The purchase price (consisting of: $3,453,750 of assets contributed by SilverTowne, $3,721,250 of cash and agreement to contribute an additional $500,000 in cash on August 2017 by the Company, and $1,523,000 contingent earn-out obligation of AMST) has been allocated to the total assets purchased based on their fair value on the date of acquisition as follows (shown in thousands):
Cash
 
$
300

Plant, property and equipment (tangible assets):
 
 
Plant equipment
 
1,802

Building
 
299

Land
 
36

Intangibles assets (identifiable):
 
 
     Trade name
 
1,800

     Existing customer relationships
 
700

Goodwill:
 
 
Excess of cost over fair value of assets acquired
 
2,738

 
 
7,675

Goodwill:
 
 
Contingent earn-out consideration
 
1,523

 
 
$
9,198


The estimates of the fair value of the contingent consideration, and the allocation of the tangible and identifiable intangible assets requires extensive use of accounting estimates and management judgment.

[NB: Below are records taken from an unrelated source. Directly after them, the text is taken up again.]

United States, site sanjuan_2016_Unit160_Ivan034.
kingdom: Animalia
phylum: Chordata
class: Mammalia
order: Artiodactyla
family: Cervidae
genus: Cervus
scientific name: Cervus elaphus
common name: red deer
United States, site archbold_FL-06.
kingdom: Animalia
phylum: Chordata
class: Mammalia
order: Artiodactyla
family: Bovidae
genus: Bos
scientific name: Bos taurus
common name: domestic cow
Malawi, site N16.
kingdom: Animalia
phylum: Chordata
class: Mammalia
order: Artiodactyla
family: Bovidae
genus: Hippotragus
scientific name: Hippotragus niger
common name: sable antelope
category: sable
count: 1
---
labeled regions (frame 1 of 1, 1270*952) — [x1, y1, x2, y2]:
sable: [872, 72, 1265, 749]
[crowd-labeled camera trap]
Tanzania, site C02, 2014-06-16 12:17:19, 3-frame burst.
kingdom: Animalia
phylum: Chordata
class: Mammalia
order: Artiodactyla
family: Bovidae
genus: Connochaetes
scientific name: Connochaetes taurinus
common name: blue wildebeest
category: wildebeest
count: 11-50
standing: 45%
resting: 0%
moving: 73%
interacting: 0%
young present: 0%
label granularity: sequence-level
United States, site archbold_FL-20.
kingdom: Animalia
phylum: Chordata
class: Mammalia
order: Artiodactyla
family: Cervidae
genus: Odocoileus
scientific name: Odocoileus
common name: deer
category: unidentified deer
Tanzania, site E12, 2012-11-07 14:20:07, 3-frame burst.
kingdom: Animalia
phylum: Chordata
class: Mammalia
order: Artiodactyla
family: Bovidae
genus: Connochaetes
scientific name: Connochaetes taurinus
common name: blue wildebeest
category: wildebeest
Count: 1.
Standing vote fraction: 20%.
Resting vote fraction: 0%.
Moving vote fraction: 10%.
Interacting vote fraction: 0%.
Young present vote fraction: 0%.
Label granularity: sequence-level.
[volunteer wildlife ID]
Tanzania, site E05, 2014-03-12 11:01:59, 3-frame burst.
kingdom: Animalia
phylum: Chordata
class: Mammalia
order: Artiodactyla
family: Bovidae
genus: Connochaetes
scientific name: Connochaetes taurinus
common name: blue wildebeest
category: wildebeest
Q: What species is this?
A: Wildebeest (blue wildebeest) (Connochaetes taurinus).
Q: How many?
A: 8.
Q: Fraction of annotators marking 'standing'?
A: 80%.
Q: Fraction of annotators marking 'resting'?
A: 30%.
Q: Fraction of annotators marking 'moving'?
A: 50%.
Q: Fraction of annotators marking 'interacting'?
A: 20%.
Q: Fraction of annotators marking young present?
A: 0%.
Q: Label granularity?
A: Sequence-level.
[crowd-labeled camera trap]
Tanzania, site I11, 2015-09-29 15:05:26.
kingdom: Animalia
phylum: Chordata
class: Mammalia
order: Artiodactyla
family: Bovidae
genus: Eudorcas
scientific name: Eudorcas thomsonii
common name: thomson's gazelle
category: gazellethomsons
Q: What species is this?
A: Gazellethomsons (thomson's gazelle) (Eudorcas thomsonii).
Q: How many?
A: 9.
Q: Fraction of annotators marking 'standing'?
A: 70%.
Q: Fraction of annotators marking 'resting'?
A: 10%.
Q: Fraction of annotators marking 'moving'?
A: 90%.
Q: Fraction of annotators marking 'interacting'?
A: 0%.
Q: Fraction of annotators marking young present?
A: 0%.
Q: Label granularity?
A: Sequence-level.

The fair values assigned to the assets acquired are based on estimates and assumptions from data currently available.
The Company initially measured the fair value of the contingent future earn-out payments based on the weighted average probability of anticipated outcomes, and estimated the potential consideration to be $1,523,000. As of June 30, 2017 the balance of contingent earn-out liability was $1,325,000 (see Note 2).
At the closing, AMST entered into (a) an exclusive distribution agreement with A-Mark with respect to the silver products produced by the AMST that sets weekly minimum order quantities by A-Mark and (b) a supply agreement with Asahi Refining USA, Inc. ("Asahi") to provide all refined silver products needed by AMST in the conduct of its business, and grant Asahi the option to purchase a 10% membership interest in AMST through 2019.
Spinoff from Spectrum Group International, Inc.
On March 14, 2014, the Company's former parent, Spectrum Group International, Inc. ("SGI" or the "Former Parent"), effected a spinoff (the "spinoff" or the "Distribution") of the Company from SGI. As a result of the Distribution, the Company became a publicly traded company independent from SGI. On March 17, 2014, A-Mark’s shares of common stock commenced trading on the NASDAQ Global Select Market under the symbol "AMRK."